Monty Levenson’s Pro Shop was located at 3372 Devon. I remember my mom taking my grandfather there to hit golf balls when my grandparents were visiting from Florida – likely around 1974. Those were the days before mammoth golf shops existed – ironically one of these mammoth stores recently declared bankruptcy. Monty Levenson Golf has a website, but no brick and mortar store and now specializes in customized golf products – like balls imprinted with company names.
My favorite childhood coin shop is still in business after 61 years! In 1955, Archie’s opened at 5516 Devon in Edgebrook. I had a brief obsession collecting coins inspired by my Uncle Jack who had a coin collection worth more than $1 million. When I lost interest in that, I rode my bike to Archie’s to buy antique postcards, which I still have after all these years – a collection that now includes flea market and antique store finds from all over the U.S. and Europe. Another coin shop called King Coin (thanks, Doug!) was on Touhy just east of Cicero. One of the gentlemen who worked there (owner?) was sweet, but the other one was nasty so I never set foot in there again after a bad experience.
Just north of Lincolnwood in Skokie, Sunset Drive-In opened in 1955 and closed in 1977. It was a typical drive-in with a concession stand and playground beneath the screen. Located just north of Touhy and south of the Metropolitan Sanitary District of Greater Chicago water filtration plant – you could always smell the distinctive fumes of sewage driving by. I remember going there at least once with my entire family, but never went there on a date or with friends.

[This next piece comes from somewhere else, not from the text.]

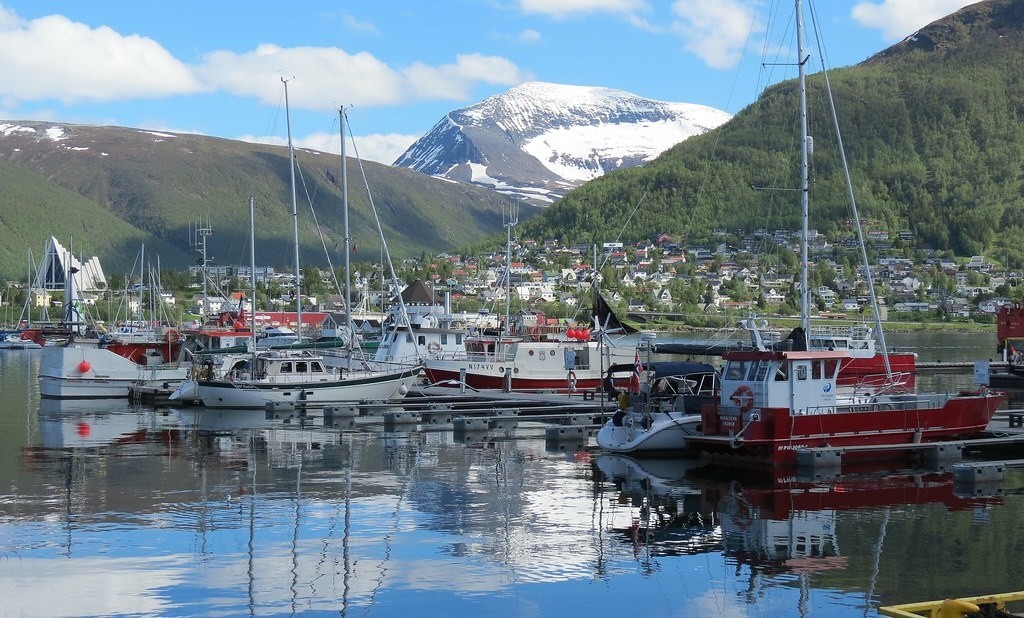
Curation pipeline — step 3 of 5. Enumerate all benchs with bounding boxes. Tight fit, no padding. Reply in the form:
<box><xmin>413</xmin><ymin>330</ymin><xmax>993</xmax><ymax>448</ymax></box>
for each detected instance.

Anyone remember Marine World on Devon … or the business directly across from it – Turner North Men’s Clothing? Marine World was in business from 1968 to 1998. Thanks to owner Don Sporleder for scanning and sending me snapshots from the opening on Saturday, October 12, 1968. Don mentioned he still operates on a smaller scale, servicing aquariums in people’s houses.
Reader’s Picks: Several people mentioned Devlin Bowl, which was apparently at Devon and Lincoln, behind the bank (First National Bank of Lincolnwood?) Another reader mentioned several Rogers Park businesses – Libby and General camera stores on Devon and Hobby Models on the northeast corner of Devon and Western.